Ancient Egyptians believed that upon death they would be asked two questions and their answers would determine whether they could continue their journey in the afterlife.  
The first question was, "Did you bring joy?"  
The second was, "Did you find joy?"

Tuesday, April 19, 2011


The universe has a funny sense of humor.  I finally understand, in my bones, that the only way to be happy is to trust in yourself and to make peace with the moment, the place that you are in, your view on the world and then I come down with dysentery.

I challenge the Dalai Lama to make peace with dysentery.

I've heard some gruesome stories from fellow travelers about their bouts with dysentery and, all in all, I'm pretty sure I got off lucky.  I think that's also because I gave in quickly to the antibiotics my doctor made me carry JUST IN CASE.

Who knows, maybe I did benefit from my epiphany of last week.  I managed not to get submerged in self-pity which, let me tell you, when even the tiny joints in your toes ache and you can't stand fully upright and you are India which is on the other side of the planet from almost every human being you know, self-pity seems, well, justifiable.

But, I like Jaipur.  I'm staying in a heritage hotel just outside of the old city which is delineated by a wall made out of pink stone.  I could be wrong, but I think much of the old city is built out of pink stone.  I shall find out as soon as I feel up to exploring.  There are 7 gates into the city, one of them is called chandpole, or moongate.   On the way from the airport to my hotel I saw the full moon rising over the chandpole.  I wanted to stop and take a photo but we were in the middle of major traffic plus, I realized later, I was pretty sick and totally not up for it.  Just after I saw the moon, my guide, RV, pointed out the elephant walking by.  Some guy was riding his elephant home from work.  They were going along in traffic just like any other vehicle.  I was amazed to see how fast an elephant can go and how confidently he maneuvered with all the cars zooming by.

My hotel is a heritage home owned and operated by members of some kind of minor royal family, the Bissaus.  The main house where the dinning rooms and such like are is painted on every square inch with gold and pink and red.  There are lotus friezes and dancing girl paintings.  It's a bit like being on a movie set.  I had a choice of rooms the first night and one of them, the one I didn't take for some reason (dysentery brain) was absolutely gorgeous.  A maharajah's room.  But it is supposed to be hotter and that's an important consideration in these parts.  I have a good room.  Plain.  I am making peace with that.

Today I think I will stay close to home to make sure that my body is really mended enough to be out and about.  There is a pool here and my room needs to be cleaned.  Whenever I've needed anything I've just thrown anything that was in the way out of the way and therefore my room looks like a cyclone hit it.

I also have some making up to do with the staff here at Bissau.  I've been so out of it that I haven't tipped anyone and just now I tried to and realized that one of the things I threw somewhere was my coin purse.
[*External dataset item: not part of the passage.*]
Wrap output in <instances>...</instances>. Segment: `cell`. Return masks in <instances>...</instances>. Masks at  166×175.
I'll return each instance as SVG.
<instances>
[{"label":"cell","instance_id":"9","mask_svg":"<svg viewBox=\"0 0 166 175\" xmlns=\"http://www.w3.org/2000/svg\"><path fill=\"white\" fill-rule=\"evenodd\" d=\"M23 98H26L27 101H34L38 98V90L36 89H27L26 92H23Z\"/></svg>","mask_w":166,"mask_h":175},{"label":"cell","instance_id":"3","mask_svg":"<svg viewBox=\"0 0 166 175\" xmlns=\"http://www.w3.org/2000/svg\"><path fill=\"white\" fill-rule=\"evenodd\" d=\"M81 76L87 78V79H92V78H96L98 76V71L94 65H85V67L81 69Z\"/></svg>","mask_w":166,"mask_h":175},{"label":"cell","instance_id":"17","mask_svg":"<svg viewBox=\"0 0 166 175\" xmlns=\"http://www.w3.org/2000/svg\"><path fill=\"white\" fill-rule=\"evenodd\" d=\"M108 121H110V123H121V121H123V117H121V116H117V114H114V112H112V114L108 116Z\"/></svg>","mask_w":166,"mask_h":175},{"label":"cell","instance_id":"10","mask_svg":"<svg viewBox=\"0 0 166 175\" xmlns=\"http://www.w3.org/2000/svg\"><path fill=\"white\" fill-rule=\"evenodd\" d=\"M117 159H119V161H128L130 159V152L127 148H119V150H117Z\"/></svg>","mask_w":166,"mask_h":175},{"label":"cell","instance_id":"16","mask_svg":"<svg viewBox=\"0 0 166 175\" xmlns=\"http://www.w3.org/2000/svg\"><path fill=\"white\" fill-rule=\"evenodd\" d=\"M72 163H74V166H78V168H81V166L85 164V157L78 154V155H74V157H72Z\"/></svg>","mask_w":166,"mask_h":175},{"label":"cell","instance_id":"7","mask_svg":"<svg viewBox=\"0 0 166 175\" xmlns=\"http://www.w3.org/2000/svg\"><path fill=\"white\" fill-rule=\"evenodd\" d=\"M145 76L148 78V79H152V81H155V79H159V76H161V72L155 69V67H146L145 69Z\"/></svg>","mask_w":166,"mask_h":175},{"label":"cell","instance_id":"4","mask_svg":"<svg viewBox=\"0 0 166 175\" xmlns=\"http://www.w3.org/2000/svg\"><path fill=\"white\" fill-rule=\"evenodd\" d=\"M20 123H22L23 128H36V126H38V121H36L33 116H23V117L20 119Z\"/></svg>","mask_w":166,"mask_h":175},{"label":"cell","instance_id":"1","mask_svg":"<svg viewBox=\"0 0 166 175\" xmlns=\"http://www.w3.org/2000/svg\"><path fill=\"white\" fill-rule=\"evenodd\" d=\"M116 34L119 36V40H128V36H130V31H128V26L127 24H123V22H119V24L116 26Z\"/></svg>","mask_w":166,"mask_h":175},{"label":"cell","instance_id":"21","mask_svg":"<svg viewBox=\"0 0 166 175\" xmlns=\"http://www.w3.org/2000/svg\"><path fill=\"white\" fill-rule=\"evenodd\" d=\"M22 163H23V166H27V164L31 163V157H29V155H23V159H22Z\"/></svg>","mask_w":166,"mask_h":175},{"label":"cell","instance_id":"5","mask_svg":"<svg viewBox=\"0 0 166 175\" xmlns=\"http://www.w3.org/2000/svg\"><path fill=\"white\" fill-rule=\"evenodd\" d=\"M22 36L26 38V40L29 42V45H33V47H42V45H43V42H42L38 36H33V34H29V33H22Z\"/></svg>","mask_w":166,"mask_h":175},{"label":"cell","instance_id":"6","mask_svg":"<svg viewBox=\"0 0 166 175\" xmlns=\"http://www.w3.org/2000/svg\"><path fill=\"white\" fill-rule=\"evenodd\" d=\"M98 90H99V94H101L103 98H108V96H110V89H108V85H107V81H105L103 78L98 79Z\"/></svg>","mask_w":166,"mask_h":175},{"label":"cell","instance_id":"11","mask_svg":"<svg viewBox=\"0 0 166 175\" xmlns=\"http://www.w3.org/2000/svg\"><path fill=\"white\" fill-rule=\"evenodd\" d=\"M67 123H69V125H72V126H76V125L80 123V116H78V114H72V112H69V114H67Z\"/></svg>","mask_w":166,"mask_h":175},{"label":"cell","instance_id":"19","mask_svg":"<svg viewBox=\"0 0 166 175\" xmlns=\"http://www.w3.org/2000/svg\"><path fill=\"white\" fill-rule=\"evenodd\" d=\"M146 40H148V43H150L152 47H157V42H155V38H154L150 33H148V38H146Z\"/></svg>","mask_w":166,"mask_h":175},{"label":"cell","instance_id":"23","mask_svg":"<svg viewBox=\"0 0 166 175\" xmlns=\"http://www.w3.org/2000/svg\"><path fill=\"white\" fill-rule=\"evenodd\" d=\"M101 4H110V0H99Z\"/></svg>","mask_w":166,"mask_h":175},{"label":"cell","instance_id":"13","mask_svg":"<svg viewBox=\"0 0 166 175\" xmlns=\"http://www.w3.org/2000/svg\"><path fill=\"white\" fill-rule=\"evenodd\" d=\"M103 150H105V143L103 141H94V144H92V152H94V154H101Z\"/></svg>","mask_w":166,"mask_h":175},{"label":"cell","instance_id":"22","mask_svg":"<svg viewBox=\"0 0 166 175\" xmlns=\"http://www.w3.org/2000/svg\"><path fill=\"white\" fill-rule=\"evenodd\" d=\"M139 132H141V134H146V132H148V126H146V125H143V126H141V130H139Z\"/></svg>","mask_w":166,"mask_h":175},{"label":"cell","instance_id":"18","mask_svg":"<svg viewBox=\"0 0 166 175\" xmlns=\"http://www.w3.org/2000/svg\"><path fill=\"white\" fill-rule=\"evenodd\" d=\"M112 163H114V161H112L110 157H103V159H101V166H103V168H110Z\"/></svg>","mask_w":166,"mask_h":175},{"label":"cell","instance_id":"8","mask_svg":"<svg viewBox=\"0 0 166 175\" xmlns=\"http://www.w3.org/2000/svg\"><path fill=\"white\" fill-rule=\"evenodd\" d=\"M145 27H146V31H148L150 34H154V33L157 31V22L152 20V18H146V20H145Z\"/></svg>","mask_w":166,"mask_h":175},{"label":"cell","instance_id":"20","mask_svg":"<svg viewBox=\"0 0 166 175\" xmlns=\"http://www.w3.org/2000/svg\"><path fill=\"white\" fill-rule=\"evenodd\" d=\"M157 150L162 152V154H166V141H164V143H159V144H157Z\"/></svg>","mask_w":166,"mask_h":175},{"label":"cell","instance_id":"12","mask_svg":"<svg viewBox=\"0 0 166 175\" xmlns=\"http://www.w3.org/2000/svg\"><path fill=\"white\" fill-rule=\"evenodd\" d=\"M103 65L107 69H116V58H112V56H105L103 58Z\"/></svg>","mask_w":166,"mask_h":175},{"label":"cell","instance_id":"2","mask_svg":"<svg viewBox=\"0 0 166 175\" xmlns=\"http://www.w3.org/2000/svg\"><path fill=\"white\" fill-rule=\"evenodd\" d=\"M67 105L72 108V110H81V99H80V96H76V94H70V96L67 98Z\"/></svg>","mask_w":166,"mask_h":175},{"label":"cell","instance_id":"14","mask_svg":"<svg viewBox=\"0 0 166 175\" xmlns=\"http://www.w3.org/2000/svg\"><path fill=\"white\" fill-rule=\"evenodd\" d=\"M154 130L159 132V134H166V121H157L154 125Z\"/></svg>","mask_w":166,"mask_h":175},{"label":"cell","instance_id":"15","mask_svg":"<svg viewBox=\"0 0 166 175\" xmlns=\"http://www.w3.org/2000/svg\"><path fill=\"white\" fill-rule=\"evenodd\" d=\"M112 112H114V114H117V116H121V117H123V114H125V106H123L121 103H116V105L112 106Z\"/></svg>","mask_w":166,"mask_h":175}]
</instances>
This is the kind of place where tips are expected and I am quickly rising on the Rude American Customers list.  I can see it in the face of my waiter.

Somewhere, outside the gates of my hotel are elephants and fortresses and tiny streets with treasure shops.  For now, they will have to wait and I must get strong, but it's hard.  It's hard to make peace with my view when I haven't seen the view outside, when I don't know what adventure I'm missing out on.

1 comment:

Emily said...

Oh, Morgan!! Be well, my friend!! I hope so much that this storm blows over quickly. Sending you love and healing energy.